The remembrance or observation of June 18 in a cyclic manner with a pre-planned gathering is meaningless. Such observation will rather strengthen the Ghetto mentality of the smaller groups. This is just a translation of the tokenism of India to effect the over-blown rhetoric of ‘unity in diversity’ in the Manipuri context. June 18 should mean a wider historical responsibility than mere tokenism and parroting some old colonial phrases like ‘divide and rule’. June 18 is not a show of strength or of just floral tributes; it is of accommodation and revisiting the idea of Manipur. The old method of showing respect to departed souls and showcasing the pains and sorrows of victims’ families, giving long speeches do not give any new dimension in the current history of Manipur. June 18 is just to strengthen the idea of accommodation and to cultivate a new sense of identity. June 18 is far beyond the religion, language, ethnic affinities and even the hatred of the ‘wrong doers’ of 2001. So playing out religious rites and rituals of a particular sect just hampers the real spirit of the Day.

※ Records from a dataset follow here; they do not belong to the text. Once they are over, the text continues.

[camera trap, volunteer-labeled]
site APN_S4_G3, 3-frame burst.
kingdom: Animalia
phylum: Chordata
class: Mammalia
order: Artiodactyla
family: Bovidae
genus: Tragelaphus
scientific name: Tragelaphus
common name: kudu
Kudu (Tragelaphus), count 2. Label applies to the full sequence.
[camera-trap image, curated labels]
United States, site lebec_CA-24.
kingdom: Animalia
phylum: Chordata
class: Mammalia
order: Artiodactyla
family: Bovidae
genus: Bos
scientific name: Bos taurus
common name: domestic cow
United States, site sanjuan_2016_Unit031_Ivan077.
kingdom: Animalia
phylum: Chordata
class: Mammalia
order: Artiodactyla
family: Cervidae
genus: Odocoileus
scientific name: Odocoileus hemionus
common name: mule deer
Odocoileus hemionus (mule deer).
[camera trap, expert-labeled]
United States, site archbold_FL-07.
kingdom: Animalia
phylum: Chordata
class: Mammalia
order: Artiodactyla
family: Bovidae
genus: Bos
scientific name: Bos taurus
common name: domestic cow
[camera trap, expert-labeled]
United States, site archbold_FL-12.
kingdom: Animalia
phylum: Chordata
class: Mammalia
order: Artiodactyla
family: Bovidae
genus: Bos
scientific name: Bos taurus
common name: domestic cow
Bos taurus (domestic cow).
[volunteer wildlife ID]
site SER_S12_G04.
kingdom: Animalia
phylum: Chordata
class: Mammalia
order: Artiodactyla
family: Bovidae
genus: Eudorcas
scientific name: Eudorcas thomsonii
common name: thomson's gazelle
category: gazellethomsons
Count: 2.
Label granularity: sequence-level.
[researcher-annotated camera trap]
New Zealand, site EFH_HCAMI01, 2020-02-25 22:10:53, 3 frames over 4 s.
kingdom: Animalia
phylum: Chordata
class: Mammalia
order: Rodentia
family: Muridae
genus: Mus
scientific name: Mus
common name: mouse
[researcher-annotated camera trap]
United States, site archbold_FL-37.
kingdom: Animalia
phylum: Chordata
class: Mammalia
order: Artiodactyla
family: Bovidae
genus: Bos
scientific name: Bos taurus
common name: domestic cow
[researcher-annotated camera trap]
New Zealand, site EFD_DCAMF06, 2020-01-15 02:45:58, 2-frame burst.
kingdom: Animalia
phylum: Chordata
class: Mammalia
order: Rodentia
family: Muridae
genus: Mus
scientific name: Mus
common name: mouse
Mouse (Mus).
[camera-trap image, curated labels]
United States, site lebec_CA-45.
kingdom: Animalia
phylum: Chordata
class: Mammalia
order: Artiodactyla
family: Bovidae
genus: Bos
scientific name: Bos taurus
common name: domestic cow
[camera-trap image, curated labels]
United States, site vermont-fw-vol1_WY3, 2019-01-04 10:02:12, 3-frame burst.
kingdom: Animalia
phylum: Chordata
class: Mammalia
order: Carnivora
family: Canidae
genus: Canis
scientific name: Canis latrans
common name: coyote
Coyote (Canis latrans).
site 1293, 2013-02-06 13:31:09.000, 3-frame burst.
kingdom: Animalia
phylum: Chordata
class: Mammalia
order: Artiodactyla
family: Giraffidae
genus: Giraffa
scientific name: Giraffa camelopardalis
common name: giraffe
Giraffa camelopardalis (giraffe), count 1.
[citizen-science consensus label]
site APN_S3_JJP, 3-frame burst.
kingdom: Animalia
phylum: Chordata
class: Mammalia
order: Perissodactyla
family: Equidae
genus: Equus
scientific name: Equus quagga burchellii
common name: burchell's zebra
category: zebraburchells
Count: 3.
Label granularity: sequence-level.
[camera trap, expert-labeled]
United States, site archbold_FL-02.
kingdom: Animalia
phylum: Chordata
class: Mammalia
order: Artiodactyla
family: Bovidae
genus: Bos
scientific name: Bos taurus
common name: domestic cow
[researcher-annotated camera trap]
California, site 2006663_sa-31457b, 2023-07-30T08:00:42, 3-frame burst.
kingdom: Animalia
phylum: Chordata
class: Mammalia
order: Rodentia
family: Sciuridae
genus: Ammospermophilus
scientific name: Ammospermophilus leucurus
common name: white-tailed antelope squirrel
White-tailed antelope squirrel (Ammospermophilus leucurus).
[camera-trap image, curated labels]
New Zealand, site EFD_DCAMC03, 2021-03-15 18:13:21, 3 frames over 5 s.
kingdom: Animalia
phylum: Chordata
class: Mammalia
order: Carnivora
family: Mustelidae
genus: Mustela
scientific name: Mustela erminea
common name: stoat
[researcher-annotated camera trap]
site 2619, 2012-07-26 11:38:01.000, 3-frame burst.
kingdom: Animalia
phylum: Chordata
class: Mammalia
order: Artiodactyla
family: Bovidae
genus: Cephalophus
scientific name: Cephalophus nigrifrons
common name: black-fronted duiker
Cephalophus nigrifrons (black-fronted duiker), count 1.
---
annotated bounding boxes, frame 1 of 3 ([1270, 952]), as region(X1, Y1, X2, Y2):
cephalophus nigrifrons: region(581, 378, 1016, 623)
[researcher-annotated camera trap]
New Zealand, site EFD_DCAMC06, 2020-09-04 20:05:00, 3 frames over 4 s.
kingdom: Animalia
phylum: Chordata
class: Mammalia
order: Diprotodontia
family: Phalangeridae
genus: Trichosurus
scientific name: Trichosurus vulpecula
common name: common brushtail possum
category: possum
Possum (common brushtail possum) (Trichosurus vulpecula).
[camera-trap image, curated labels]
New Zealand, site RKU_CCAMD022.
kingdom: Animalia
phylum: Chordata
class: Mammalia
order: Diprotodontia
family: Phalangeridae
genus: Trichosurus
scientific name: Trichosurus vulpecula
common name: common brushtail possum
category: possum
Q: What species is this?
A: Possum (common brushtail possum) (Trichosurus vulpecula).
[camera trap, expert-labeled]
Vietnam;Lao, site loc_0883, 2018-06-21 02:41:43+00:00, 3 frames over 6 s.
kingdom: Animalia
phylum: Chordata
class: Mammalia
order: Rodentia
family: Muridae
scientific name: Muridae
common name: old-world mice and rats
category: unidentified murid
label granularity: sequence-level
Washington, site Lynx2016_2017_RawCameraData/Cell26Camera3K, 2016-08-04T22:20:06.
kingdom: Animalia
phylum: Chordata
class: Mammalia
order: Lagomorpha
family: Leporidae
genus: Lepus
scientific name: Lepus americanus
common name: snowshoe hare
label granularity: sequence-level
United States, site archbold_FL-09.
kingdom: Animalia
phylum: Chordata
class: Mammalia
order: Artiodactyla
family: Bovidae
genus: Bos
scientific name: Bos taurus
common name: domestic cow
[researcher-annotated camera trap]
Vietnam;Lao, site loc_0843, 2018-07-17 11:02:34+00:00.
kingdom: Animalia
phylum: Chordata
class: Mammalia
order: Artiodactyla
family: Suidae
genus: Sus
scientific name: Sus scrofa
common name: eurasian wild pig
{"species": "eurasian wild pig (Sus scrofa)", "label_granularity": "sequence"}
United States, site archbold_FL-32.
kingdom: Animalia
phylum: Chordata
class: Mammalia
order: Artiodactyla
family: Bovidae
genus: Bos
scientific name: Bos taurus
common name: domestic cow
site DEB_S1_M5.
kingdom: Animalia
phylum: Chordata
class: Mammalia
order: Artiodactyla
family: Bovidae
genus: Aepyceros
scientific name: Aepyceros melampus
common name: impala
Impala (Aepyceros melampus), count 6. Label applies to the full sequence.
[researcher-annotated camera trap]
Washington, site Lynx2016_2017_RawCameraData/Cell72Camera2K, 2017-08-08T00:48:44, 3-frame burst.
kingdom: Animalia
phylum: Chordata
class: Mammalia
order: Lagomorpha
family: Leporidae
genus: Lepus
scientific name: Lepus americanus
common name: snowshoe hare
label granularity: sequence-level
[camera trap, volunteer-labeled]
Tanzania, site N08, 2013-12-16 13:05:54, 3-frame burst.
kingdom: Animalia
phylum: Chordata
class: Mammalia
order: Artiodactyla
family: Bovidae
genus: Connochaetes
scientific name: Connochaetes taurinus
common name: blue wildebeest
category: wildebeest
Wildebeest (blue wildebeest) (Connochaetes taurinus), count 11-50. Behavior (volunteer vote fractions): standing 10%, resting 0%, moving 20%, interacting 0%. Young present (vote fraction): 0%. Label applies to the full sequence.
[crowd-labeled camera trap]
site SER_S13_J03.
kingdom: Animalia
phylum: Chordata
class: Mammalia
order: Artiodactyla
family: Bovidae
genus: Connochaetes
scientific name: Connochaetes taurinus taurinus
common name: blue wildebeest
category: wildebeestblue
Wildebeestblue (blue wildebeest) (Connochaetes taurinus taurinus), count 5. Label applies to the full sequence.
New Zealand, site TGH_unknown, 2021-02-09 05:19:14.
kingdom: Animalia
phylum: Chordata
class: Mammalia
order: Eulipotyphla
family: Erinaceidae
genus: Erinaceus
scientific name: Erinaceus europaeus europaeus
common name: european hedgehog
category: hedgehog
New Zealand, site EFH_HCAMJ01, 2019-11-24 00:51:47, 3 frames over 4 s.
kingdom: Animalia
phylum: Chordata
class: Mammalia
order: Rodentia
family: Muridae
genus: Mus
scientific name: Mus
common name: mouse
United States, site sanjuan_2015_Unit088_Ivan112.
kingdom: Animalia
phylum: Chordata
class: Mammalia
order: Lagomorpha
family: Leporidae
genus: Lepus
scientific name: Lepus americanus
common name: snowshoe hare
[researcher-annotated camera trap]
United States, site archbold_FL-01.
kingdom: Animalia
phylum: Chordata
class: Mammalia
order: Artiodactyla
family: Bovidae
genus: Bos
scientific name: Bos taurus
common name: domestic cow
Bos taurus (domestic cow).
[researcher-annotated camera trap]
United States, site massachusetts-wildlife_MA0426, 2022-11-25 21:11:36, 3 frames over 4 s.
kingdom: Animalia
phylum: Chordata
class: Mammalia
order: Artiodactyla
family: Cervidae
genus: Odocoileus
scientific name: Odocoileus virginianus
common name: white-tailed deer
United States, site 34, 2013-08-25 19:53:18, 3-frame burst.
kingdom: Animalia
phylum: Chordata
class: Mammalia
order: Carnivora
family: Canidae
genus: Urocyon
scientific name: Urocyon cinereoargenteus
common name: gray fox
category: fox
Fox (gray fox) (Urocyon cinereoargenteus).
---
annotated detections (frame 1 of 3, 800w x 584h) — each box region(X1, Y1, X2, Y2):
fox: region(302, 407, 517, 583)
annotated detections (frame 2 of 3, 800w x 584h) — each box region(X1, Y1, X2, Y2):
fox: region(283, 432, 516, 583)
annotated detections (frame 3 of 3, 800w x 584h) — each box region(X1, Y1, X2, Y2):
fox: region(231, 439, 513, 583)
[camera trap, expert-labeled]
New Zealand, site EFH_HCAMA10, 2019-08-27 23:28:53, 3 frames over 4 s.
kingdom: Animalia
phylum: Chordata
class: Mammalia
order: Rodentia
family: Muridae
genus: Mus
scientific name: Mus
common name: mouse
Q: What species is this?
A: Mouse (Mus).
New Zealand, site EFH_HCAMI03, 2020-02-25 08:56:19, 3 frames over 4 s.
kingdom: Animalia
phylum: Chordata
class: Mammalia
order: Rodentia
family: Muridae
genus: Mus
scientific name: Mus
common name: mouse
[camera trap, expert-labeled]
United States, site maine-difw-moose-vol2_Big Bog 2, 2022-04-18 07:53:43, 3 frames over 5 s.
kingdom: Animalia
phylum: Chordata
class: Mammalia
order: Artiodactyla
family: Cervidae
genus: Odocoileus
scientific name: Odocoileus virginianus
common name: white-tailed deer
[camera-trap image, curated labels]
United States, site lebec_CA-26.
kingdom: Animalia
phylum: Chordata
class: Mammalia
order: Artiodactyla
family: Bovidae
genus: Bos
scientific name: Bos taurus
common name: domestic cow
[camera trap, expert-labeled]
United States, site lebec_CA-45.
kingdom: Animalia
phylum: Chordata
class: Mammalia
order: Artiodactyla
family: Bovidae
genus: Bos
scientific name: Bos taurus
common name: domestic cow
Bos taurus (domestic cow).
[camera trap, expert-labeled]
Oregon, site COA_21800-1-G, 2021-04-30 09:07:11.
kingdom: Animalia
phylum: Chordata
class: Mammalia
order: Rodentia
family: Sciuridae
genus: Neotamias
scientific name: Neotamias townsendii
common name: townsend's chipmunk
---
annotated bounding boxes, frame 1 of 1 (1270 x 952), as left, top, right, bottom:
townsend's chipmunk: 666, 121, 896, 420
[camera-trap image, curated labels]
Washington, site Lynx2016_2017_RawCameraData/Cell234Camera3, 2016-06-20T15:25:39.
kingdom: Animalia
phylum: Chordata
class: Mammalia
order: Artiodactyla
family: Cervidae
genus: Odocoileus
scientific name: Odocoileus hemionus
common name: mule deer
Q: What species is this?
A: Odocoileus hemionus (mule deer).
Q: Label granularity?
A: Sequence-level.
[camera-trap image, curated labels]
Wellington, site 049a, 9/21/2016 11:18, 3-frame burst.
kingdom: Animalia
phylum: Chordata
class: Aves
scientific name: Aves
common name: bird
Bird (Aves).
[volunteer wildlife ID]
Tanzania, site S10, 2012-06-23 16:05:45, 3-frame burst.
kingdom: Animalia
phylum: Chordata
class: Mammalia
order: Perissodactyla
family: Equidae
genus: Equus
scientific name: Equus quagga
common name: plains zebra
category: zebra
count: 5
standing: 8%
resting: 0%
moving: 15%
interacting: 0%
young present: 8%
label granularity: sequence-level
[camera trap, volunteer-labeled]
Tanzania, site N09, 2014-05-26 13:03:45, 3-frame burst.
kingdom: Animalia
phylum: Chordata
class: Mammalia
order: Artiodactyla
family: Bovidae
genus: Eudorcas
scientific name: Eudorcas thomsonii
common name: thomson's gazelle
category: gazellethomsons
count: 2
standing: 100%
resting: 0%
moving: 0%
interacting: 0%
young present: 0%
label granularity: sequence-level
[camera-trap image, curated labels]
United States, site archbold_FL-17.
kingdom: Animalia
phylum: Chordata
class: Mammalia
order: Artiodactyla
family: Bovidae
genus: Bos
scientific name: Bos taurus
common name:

The stories of various victims of the great historical event are dramatically reported in various channels and mediums. To the extent, the victims narrated that they are helpless and they did not get any help or support from either government or people’s organizations. They are suffering as they took part in the event. These stories are blown up to show that they are suffering as they took part in the Uprising. There are thousands of persons who had been beaten up by the police personnel; many hundreds hurt themselves in burning down the offices of political parties and State Assembly. Still there are many more individuals who had injured themselves in the night processions and demonstrations. All these sufferings are part and parcel of the people’s movement to create the historic Day. Then what is the use of showing sympathy on selected few on the very day of observation of the Day. The sufferings that have been brought by June 18 cannot be compensated. Many news items in both print and electronic media that narrated the human pain and suffering of some living victims is indeed ugly side of the observation of the Day. It belittles the noble steps of the people on the Day.
The observation of the Day may be organized on different parts of the State or even outside the State. June 18 was not for a place but for a people. The observation should aim to accommodate more and more people which cannot be accommodated in a limited space (though it has its own sacredness) of Kekrupat. Wherever there is a person who think Manipur is a historical necessity, one can observe the Day. Loving Manipur, in this form or a form that should be materialized in future, is enough for observance of the Day. For loving Manipur, you do not have to belong to a group or another.
Just love it and say: Long live Manipur.